Para que se hagan una ligera idea de lo que les estoy hablando piensen
que para el 2008 (hace ya casi 5
años) la industria del entretenimiento en los Estados Unidos generó unos
beneficios de 726.000 millones de dólares, de los cuales gran parte provino de
la Industria del cine.
Ahora bien, imaginen que en una industria de esta magnitud aparece una
modesta película, filmada casi en su totalidad en un pequeño y desgastado apartamento
de París, con un recatadísimo elenco principal de dos protagonistas y unos
cuatro personajes secundarios y que, con una historia desprovista de efectos
especiales, o grandes atractivos tecnológicos o sexuales, se cuela dentro de
los nominados a Mejor Película del año en la octogésima quinta entrega de los
premios Óscar. Una proeza que, la verdad, se dice muy fácil.
Pero no se trata de una proeza inesperada y, mucho menos, de un golpe
de suerte. Estamos hablando, de acuerdo a mi humilde punto de vista, de una
película de autor que rescata la esencia mágica del cine que no es otra que contar historias de formas únicas e
inolvidables. Y esto, sin duda, lo logra “Amour”.

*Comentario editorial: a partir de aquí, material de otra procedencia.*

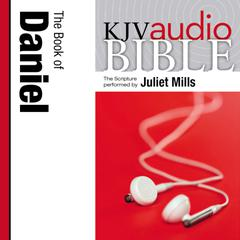 Pure Voice Audio Bible - King James Version, KJV: (22) Daniel: The Book of Daniel Audiobook, by Juliet Mills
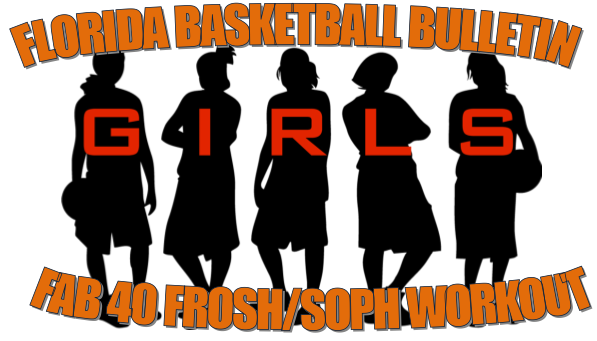 Florida basketball bulletin 2018 fab 40 froshsoph workout welcome to the fab 40 froshsoph workout where the top female underclassmen will flex their muscles and take their game to the next level malvernweather Choice Image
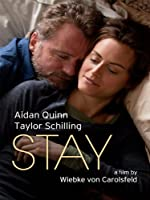 Stay (Watch Now While It's in Theaters)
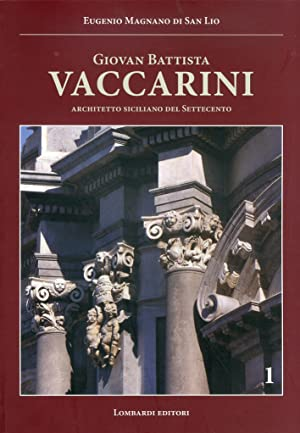 Giovan Battista Vaccarini, architetto siciliano del Settecento.: Magnano di San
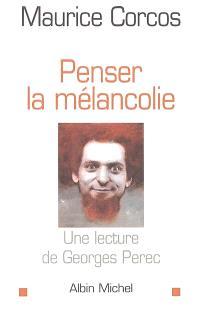 Penser la mélancolie : une lecture de Georges Perec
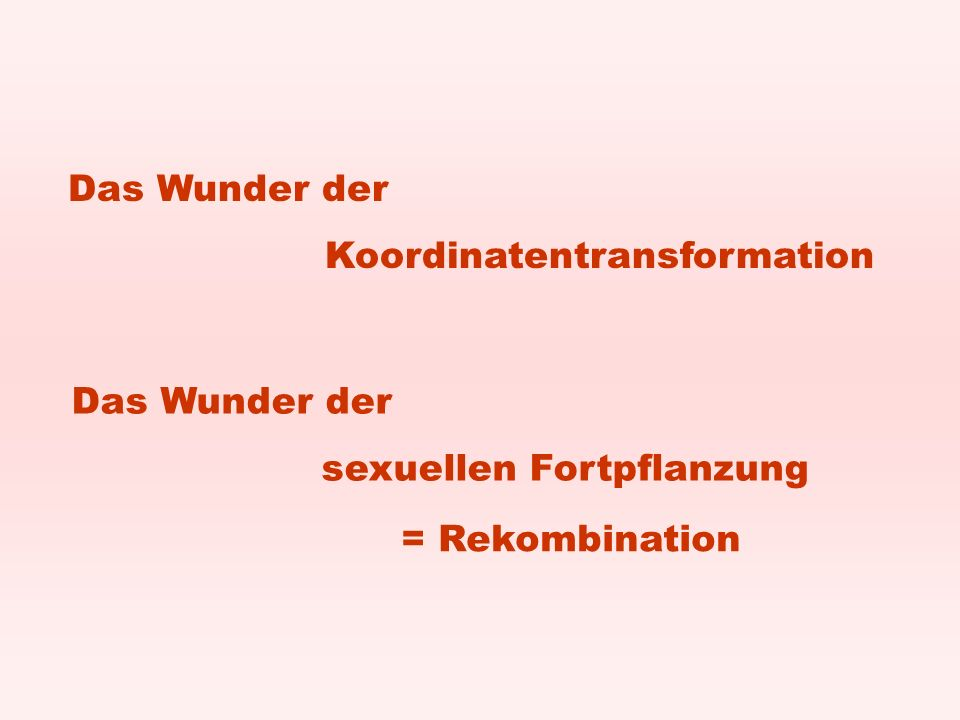 Das Wunder der Koordinatentransformation Das Wunder der sexuellen Fortpflanzung = Rekombination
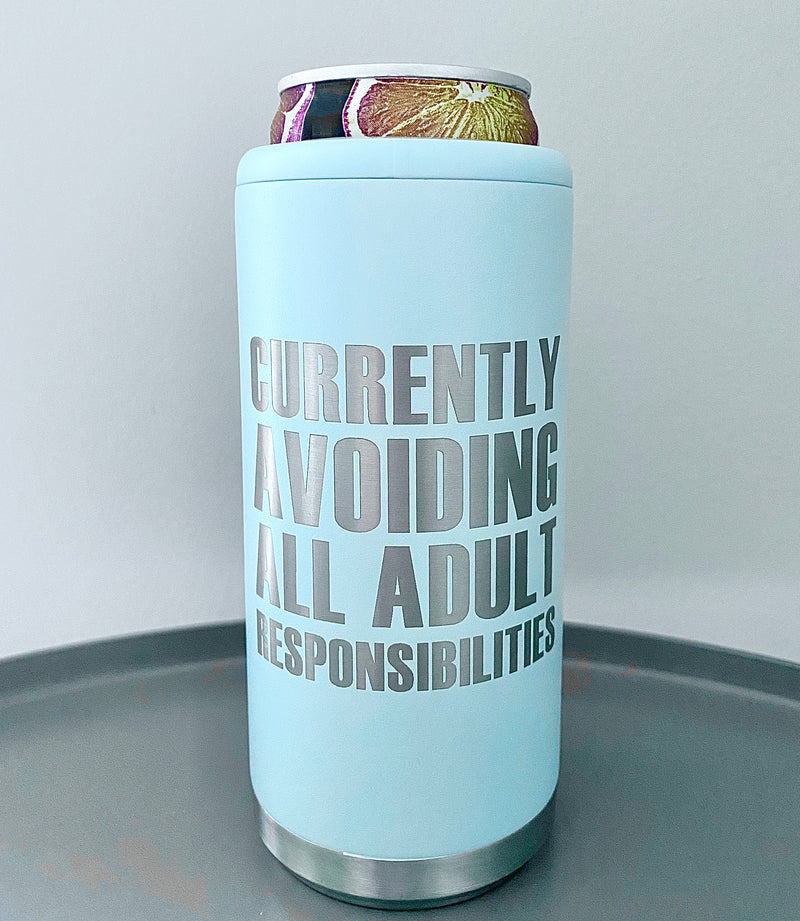 Currently Avoiding All Adult Responsibilities Stainless Steel Skinny Can Cooler - Matte Sea Glass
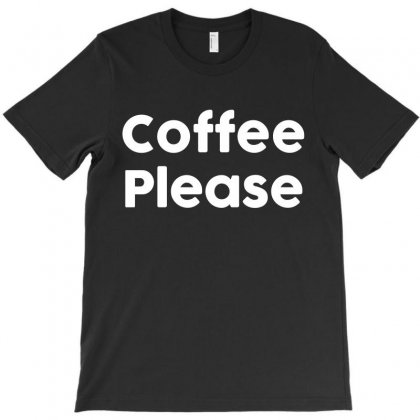 Coffee Please T-shirt Designed By Black White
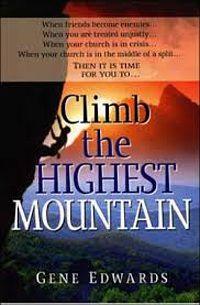 Climb the highest mountain!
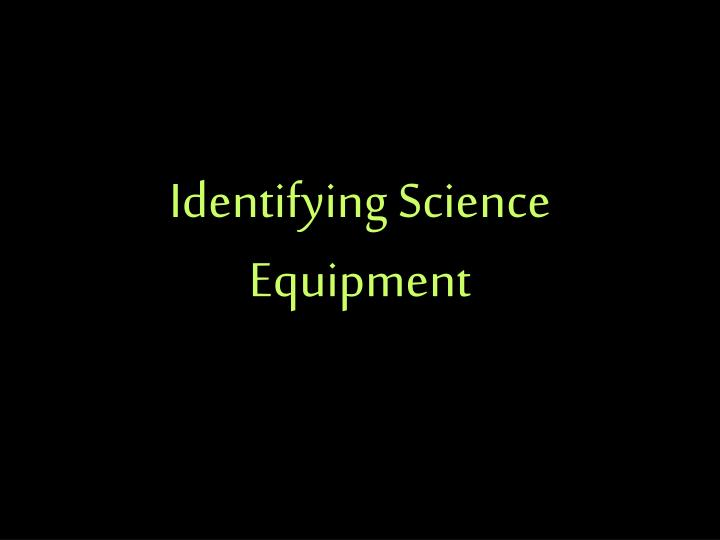 identifying science equipment n.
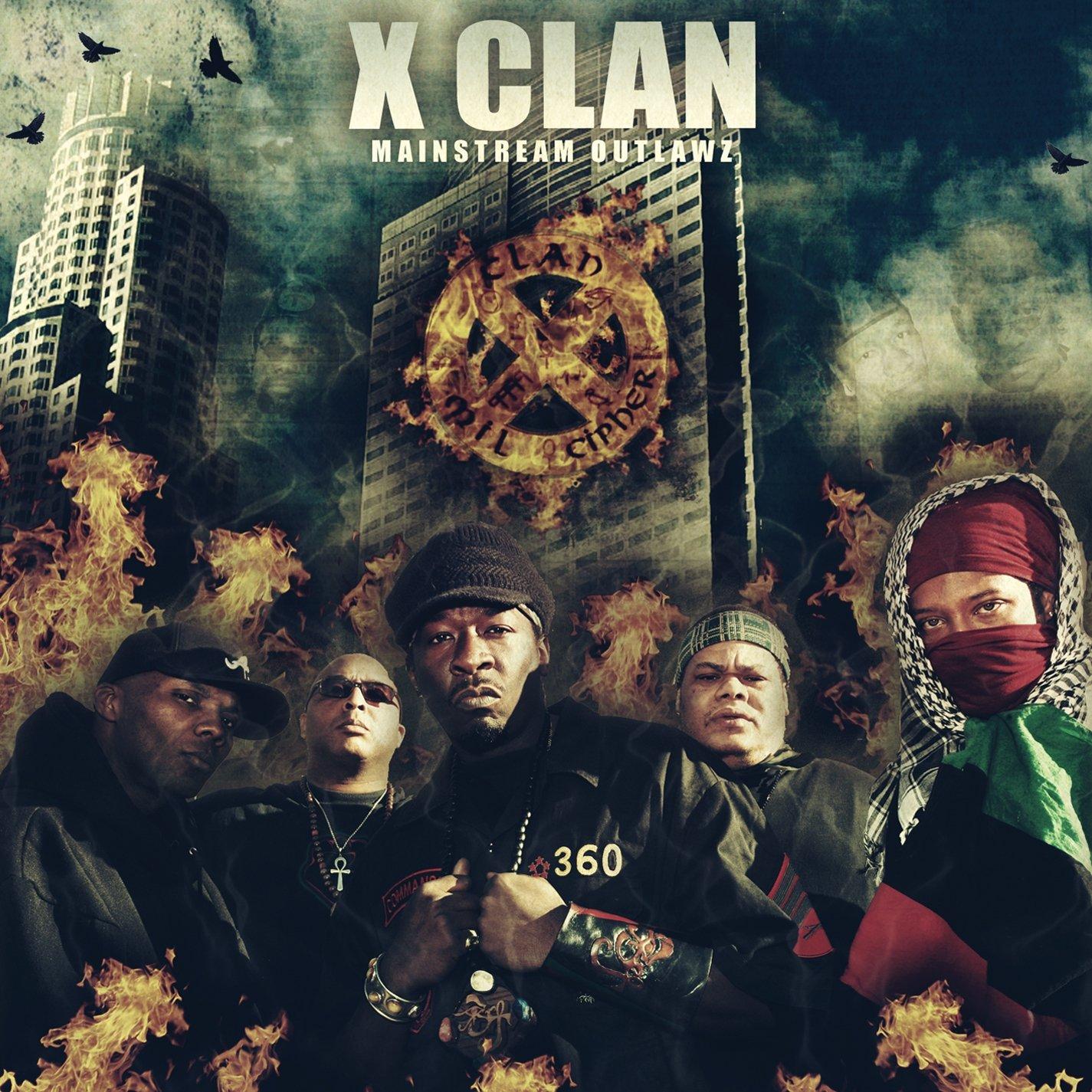 X Clan Mainstream Outlawz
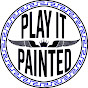 Play It Painted!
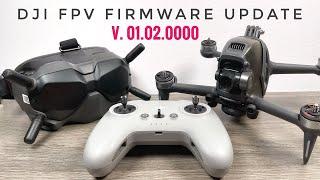DJI FPV Drone Firmware Update v01.02.0000 | Whats New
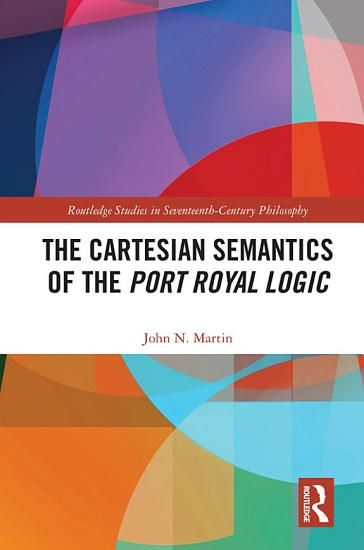The Cartesian Semantics of the Port Royal Logic PDF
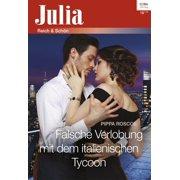Falsche Verlobung mit dem italienischen Tycoon - eBook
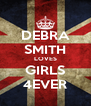 DEBRA SMITH LOVES GIRLS 4EVER - Personalised Poster A4 size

Para quienes no han tenido la oportunidad de verla, se trata es una
película dirigida por el austríaco Michael Heneke, que cuenta la historia de un
par de ancianos (Georges y Anne), profesores jubilados de música, quienes ya, al final de sus vidas, viven
una última y definitiva prueba.
Ella, durante una tarde cualquiera, sufre un ataque inesperado, luego
del cual la mitad de su cuerpo queda totalmente paralizada.
Desde ese momento comienzan a activarse los mecanismos humanos a
través de los cuales nos ponemos a prueba no sólo ante los demás sino, sobre
todo, ante nosotros mismos. Ambos comienzan un camino que ya no tendrá marcha
atrás.
De forma muchas veces anacrónica, y alternando los tiempos narrativos,
vamos viviendo junto a los protagonistas los distintos momentos de sus últimos
días de vida.
Anne comienza a exteriorizar la amargura, la rabia, la desesperación y
la vergüenza de quien se transforma en alguien (o en “algo”) completamente
diferente de lo que fue. Georges inicia un camino hacia el desgaste, la
incomprensión y el desespero que culmina en el límite más cercano de lo que
conocemos como “absurdo”.
Ambos, de la mano del director austríaco, nos colocan como
espectadores, a padecer en carne viva el proceso de deterioro de Anne a través
de largos planos secuencia y de un ritmo narrativo que, de alguna forma, nos
hacen experimentar la velocidad que adquieren las personas mayores en su día a
día: lento, repetitivo, desesperante.
La película llega a resultar desoladora, triste y la historia se nos
vuelve lamentable, árida, fúnebre.
Sin embargo, se nos hace imposible quitar la mirada de la pantalla. Las
razones: infinitas. Una fotografía impecable. Un humor casi sádico. Una acción
que prácticamente flota en cámara lenta frente a nosotros y nos obliga, muy a
pesar del ritmo atípico al que nos expone, a estar siempre enfocados, atentos,
alertas, esperando la caída, o el golpe…
Entonces, Heneke nos sorprende con acciones humanas casi impensables,
pero reales al fin. Nos impresionamos. No vemos afectados. Y no dejamos de
pensar ni un segundo qué será de nuestras vidas cuando nos llegue el momento de
la verdad, cuando ya la vida se esté despidiendo de nosotros.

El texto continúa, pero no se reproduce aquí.